§ **Consegna 1**
Quali professioni vengono attribuite a Željko Grulović nell'intervista sulle proteste in Serbia? Elencale tutte.
§ **Consegna 2**
Prosegui l'intervista sulle proteste in Serbia partendo subito dopo l'ultima frase riportata.

§ **Estratto della pagina**
-*-

La testimonianza di Željko Grulović, Led Art / šok zadruga collective di Novi Sad

Quella che segue è un’intervista per corrispondenza che abbiamo condotto con Željko Grulović, un lavoratore culturale, artista e psicologo che fa parte del Led Art / šok zadruga collective di Novi Sad e membro del consiglio direttivo dell’associazione Scena Culturale Indipendente della Serbia (NKSS). Željko era stato ospite di un’incontro pubblico presso lo Spazio Autogestito Arvultura di Senigallia lo scorso maggio, abbiamo voluto approfondire insieme a lui la conoscenza del movimento studentesco e popolare che da oltre nove mesi ha sconvolto lo scenario sociale e politico in Serbia.


1. Dal novembre del 2024, in seguito al crollo di una pensilina alla stazione di Novi Sad, che ha causato 15 morti e decine di feriti, in tutta la Serbia si è organizzato un movimento di protesta enorme. Vorremmo che ci raccontaste com’è nato e come si è sviluppato il movimento.

Purtroppo, il bilancio delle vittime è salito a 16, poiché il giovane che era in condizioni critiche è deceduto.
Le proteste sono iniziate pochi giorni dopo il crollo della pensilina. Fin dal momento in cui si è verificata la tragedia, molti cittadini in tutta la Serbia hanno vissuto un profondo shock, seguito da un crescente senso di indignazione. Una grande manifestazione è stata organizzata a Novi Sad, che si è conclusa davanti al municipio. Dopo questa protesta, diversi giovani partecipanti sono stati fermati, fatto che ha innescato una nuova ondata di mobilitazione: gli studenti hanno cominciato a organizzare piccole proteste davanti alle loro facoltà, chiedendo il rilascio dei compagni arrestati.

-*-

§ **Materiale fornito**
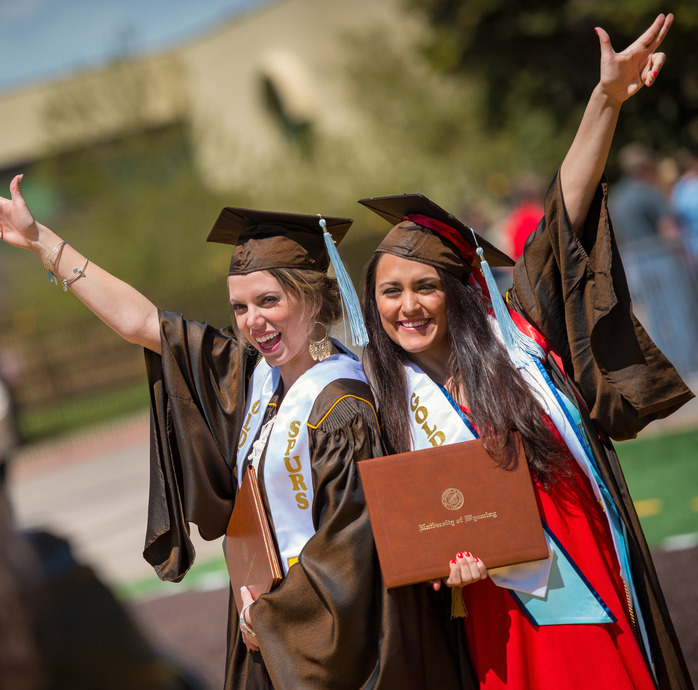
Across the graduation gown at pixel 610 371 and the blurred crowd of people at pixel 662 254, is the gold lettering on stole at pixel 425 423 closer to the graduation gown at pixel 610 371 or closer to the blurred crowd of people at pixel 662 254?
the graduation gown at pixel 610 371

-*-

§ **Risposta 1**
Lavoratore culturale, artista, psicologo.

§ **Risposta 2**
Queste azioni guidate dagli studenti hanno generato ulteriori tensioni, poiché gli studenti sono stati sottoposti a pressioni, inclusi attacchi verbali e fisici, da parte di persone affiliate o vicine ai partiti politici al potere. Questo ha portato al blocco delle attività universitarie in tutta la Serbia. A quel punto, la dinamica del movimento è cambiata: gli studenti sono emersi come la forza principale delle proteste e sono diventati un simbolo di speranza per il cambiamento.

2. In questi otto mesi il movimento in Serbia ha organizzato decine di iniziative, blocchi, manifestazioni con decine e anche centinaia di migliaia di persone. Vorremmo che ci raccontaste meglio quali sono state le azioni più significative ed importanti.

Le proteste in Serbia durano ormai da quasi nove mesi, e ciò che le rende uniche è la loro decentralizzazione simultanea unita a una forte coesione interna. Sebbene le azioni si svolgano in diverse città e in risposta a problematiche locali differenti, sono tutte unite da una richiesta comune di giustizia e democratizzazione.
Uno degli aspetti più significativi del movimento è il vasto sostegno agli studenti, che vengono sempre più percepiti dall’opinione pubblica come la prima vera possibilità di cambiamento democratico dopo anni di apatia e di profonda sfiducia nel sistema politico.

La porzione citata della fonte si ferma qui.